The closest analogue to the proposed method for producing a photocatalyst based on highly porous nanostructured monolithic aluminum oxide inlaid with non-agglomerated nanoparticles is a method for producing nanocomposites based on TiO ₂ -Al ₂ O ₃ with photocatalytic activity (Svetlakova A.V., Sanchez Mendez M., Tuchina E. S., Khodan A. N. et al. Study of photocatalytic antimicrobial activity of nanocomposites based on TiO ₂ -Al ₂ O ₃ under the influence of LED radiation (405 pt) on staphylococci. Optics and Spectroscopy, v. 129, issue 6, pp. 736, 737). The known method involves the synthesis of highly porous nanostructured monolithic aluminum oxide hydrate by exposing the surface of aluminum coated with a mercury-containing reagent to humid air, heat treatment of the resulting aluminum oxide hydrate for its dehydration, inlaying the resulting dehydrated highly porous nanostructured monolithic aluminum oxide with non-agglomerated nanoparticles, impregnation with a dispersion of TiO ₂ nanoparticles, and subsequent drying. shku on air.

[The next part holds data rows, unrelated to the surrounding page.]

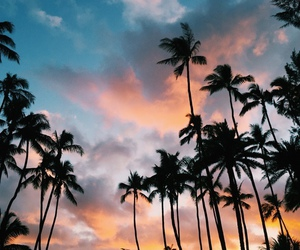 palm trees, palms, and sky image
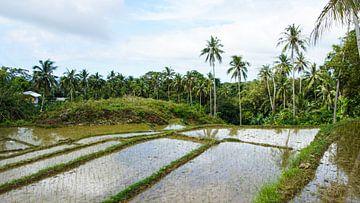 Reisfelder auf Siquijor, Philippinen (horizontal) von Jessica Lokker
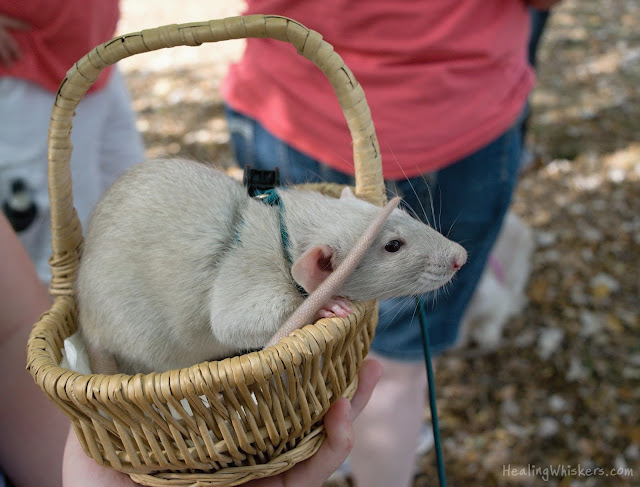 Oliver the therapy rat in his basket
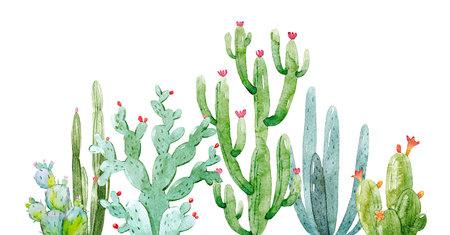 Akwarela kompozycja kaktusa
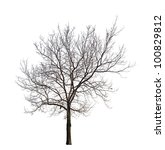 Tree Without Leaves Isolated O...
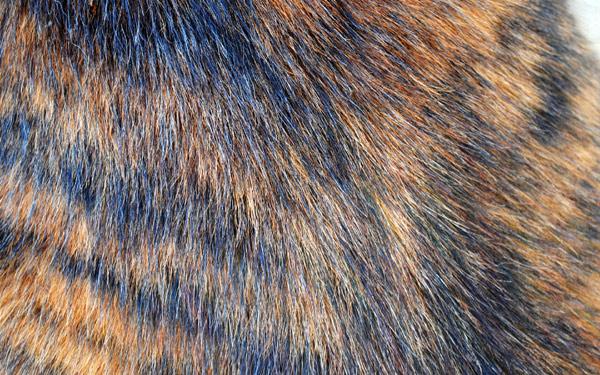Кошачья шерсть часто ошибочно принимается за главного виновника аллергии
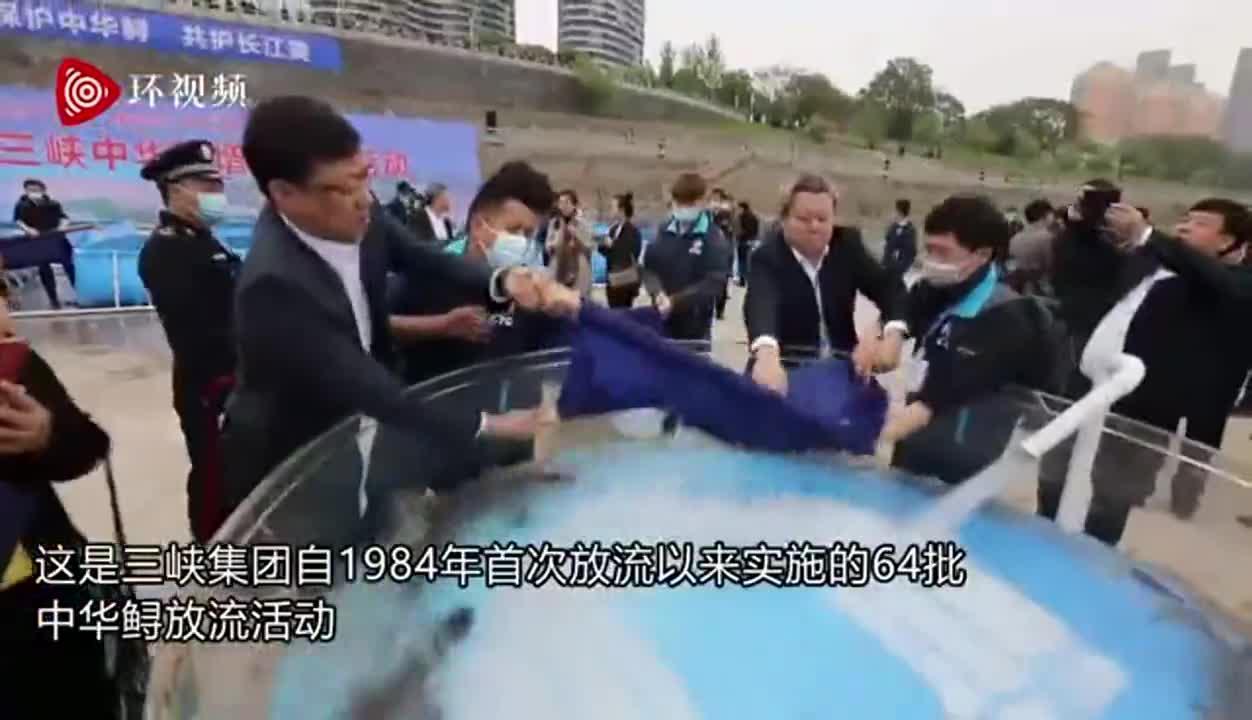 《长江保护法》实施后首次大规模放流活动 10000尾中华鲟放归长江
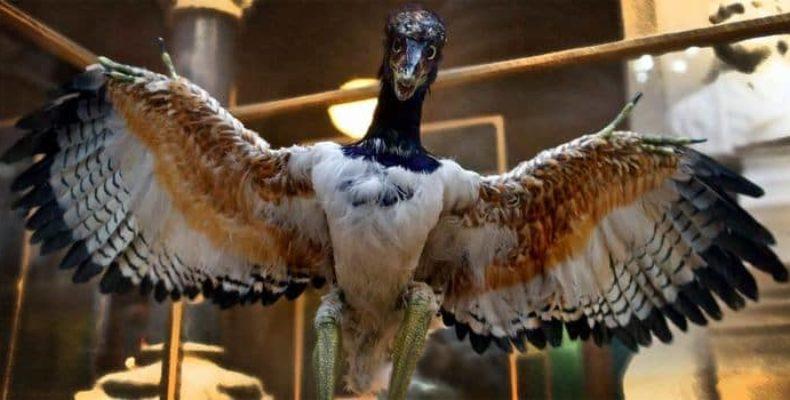 Ископаемое с перьями и когтями может быть новым видом археоптерикса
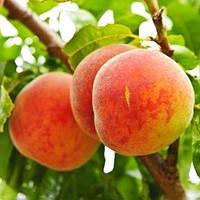 Саженцы персика БИГ ХАНИ позднего срока созревания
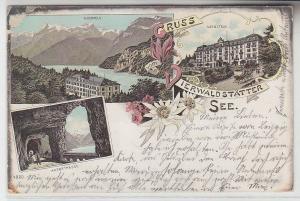 67166 Ak Lithographie Gruss vom Vierwaldstätter See 1909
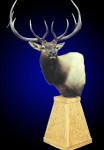 Elk Pedestal Mount on Oak Pyramid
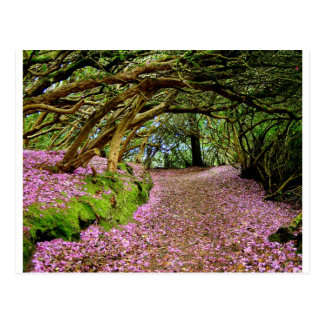 Kenmare Rhododendron Tunnel Postcard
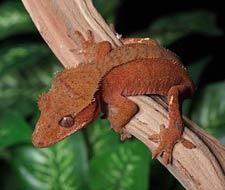 Tắc Kè Crested Gecko - Người bạn đồng hành tuyệt vời dành cho người mới chơi bò sát 10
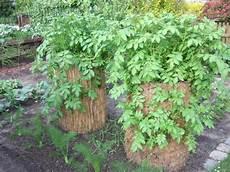 kartoffelanbau im garten der kartoffelturm kartoffeln auch in kleinen g 228 rten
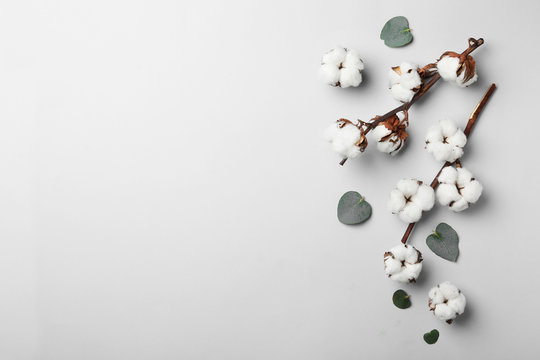 Flat lay composition with cotton flowers on light grey background. Space for text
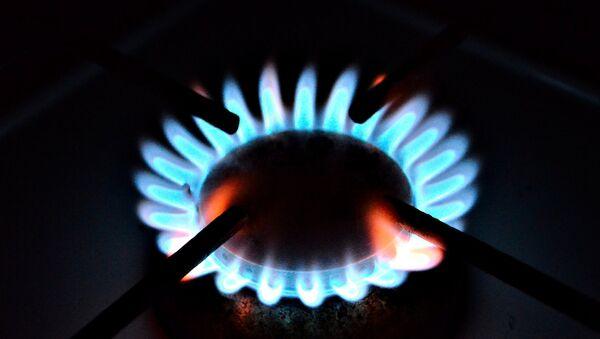 Газовая плита, архивное фото - Sputnik Беларусь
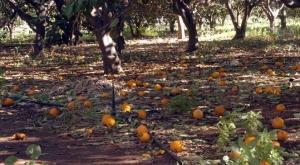 أكثر من 220 مليار ليرة خسائر قطاع الزراعة في سورية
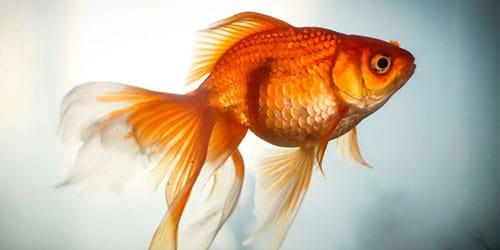 Сонник золотая рыбка к чему снится золотая рыбка во сне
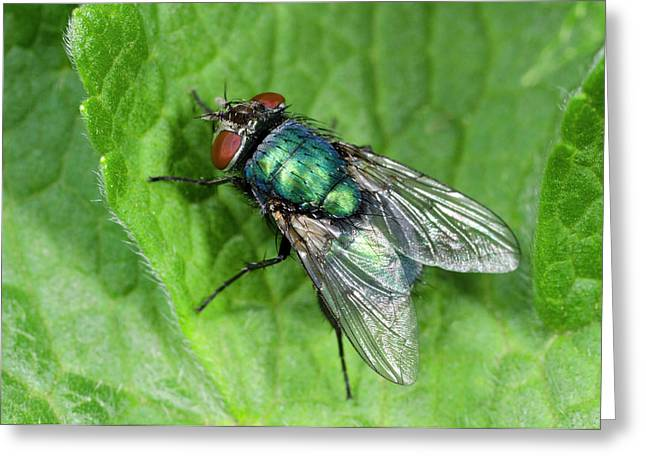Greenbottle Greeting Card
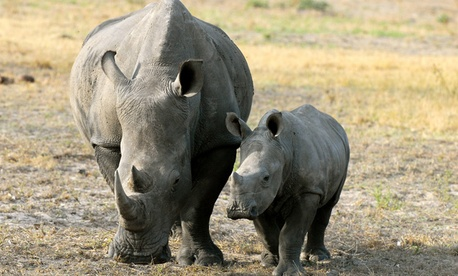 White rhinos in South Africa are critically endangered.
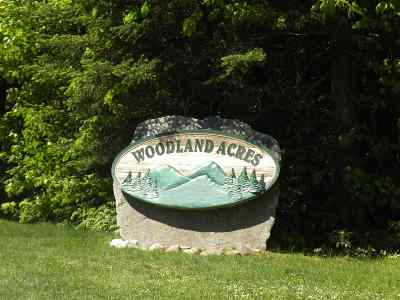 Carroll Residential Lots & Land For Sale: 93 Woodland Acres Road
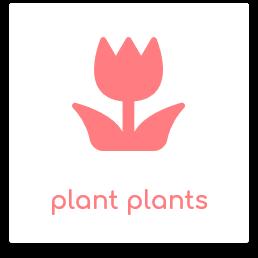 plant plants.png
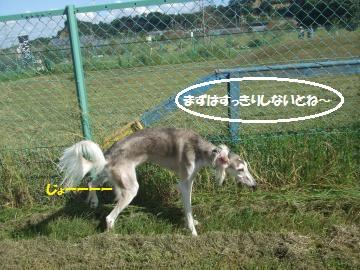 015_convert_20110923225007.jpg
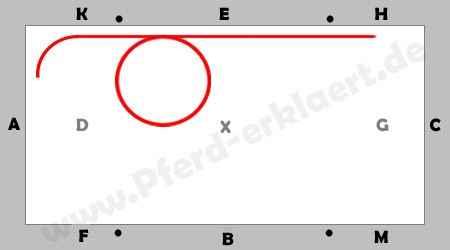 E- und A-Dressur: 10 Meter Volte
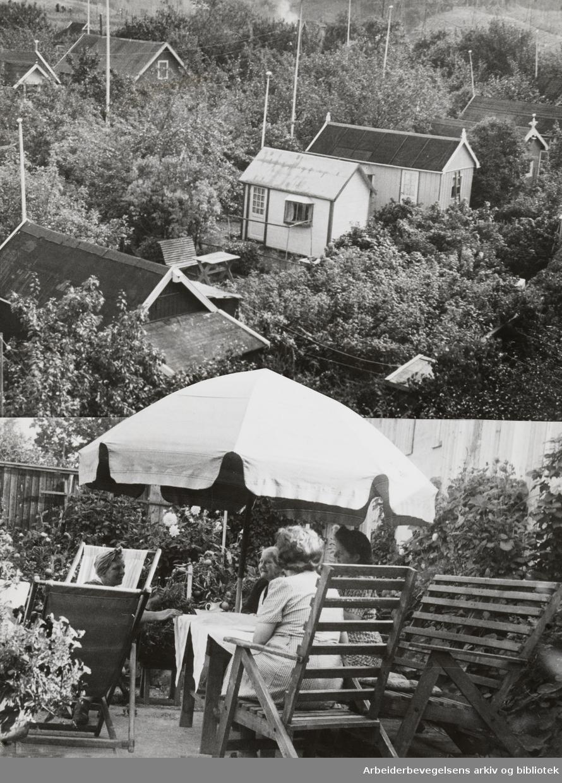 Vålerenga. Kolonihagen på Etterstad. September 1946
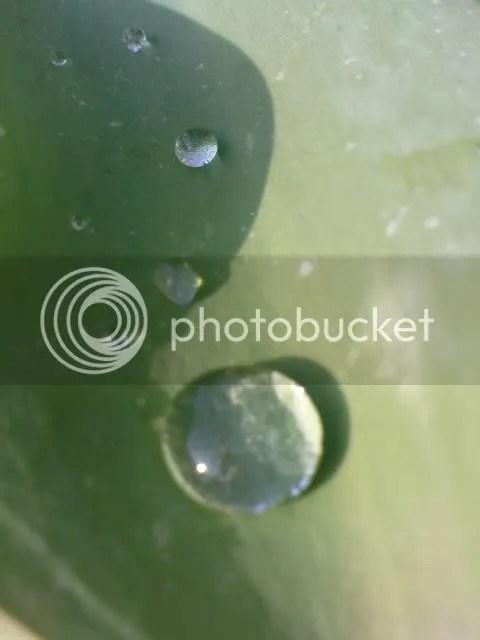 Drop of water yin yang zensense crafts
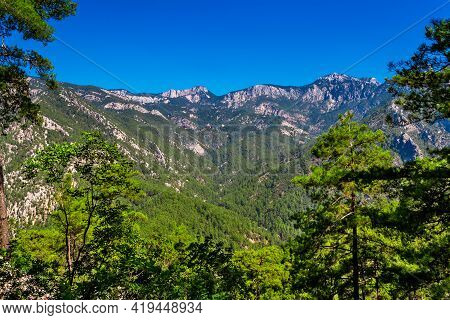 Mountains And Evergreen Forest On A Sunny Summer Day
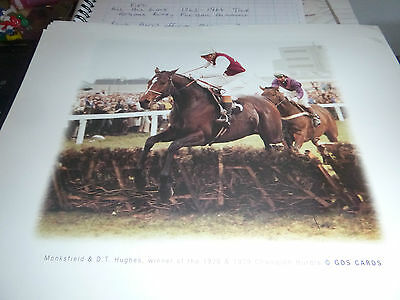 "Lovely A4 Size Horse Racing Print By Gds Cards "" Monksfield  """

This known method has the above-described advantages of “liquid metal technology” for the synthesis of ultraporous aluminum oxyhydroxide, but the resulting nanocomposites are significantly inferior in photocatalytic activity to photocatalysts based on titanium dioxide.

Photocatalysts for producing hydrogen based on sulfur compounds with zinc and cadmium are known (RU 2199390, RU 2175888, RU 2175887), for example, a photocatalyst with the following formula: m(a)/Cd _x Zn _y M _z S, in which m denotes the alloying metal element as an electron acceptor selected from the group consisting of Ni, Pt, Ru or an oxide of any of these metals; (a) denotes the mass percentage t, which is in the range of 0.10-5.00; M denotes a catalytic element selected from the group consisting of Mo, V, Al, Cs, Ti, Mn, Fe, Pd, Pt, P, Cu, Ag, Ir, Sb, Pb, Ga and Re [RU 2199390].

Highly porous nanostructured monolithic aluminum oxide, produced using “liquid metal technology,” does not have photocatalytic properties, since it is not a semiconductor, but its high open porosity allows the free volume to be filled with various solutions.

In recent years, quantum-sized semiconductor nanocrystals (quantum dots) with luminescent properties have found increasing use, including as photocatalysts.

Currently, a fairly large number of methods for producing quantum dots are known. One of the most developed methods is colloidal synthesis of quantum dots (RU 2774829, RU 2692929, RU 2692929, RU 2381304). According to patent RU 2381304, for the synthesis of quantum dot nanocrystals, a precursor containing a metal of group II or IV (zinc, cadmium, mercury, lead) and a precursor containing chalcogen (sulfur, selenium, tellurium) are used. As a precursor containing a metal of group II or IV, salts of stearic or oleic acid, as well as CdCl ₂ are used. As a precursor containing chalcogen, its compounds with trioctylphosphine oxide, tributylphosphine oxide, and triphenylphosphine oxide are used. The reaction is carried out in an organic solvent at a constant temperature ranging from 150 to 250°C for 15 s to 1 hour.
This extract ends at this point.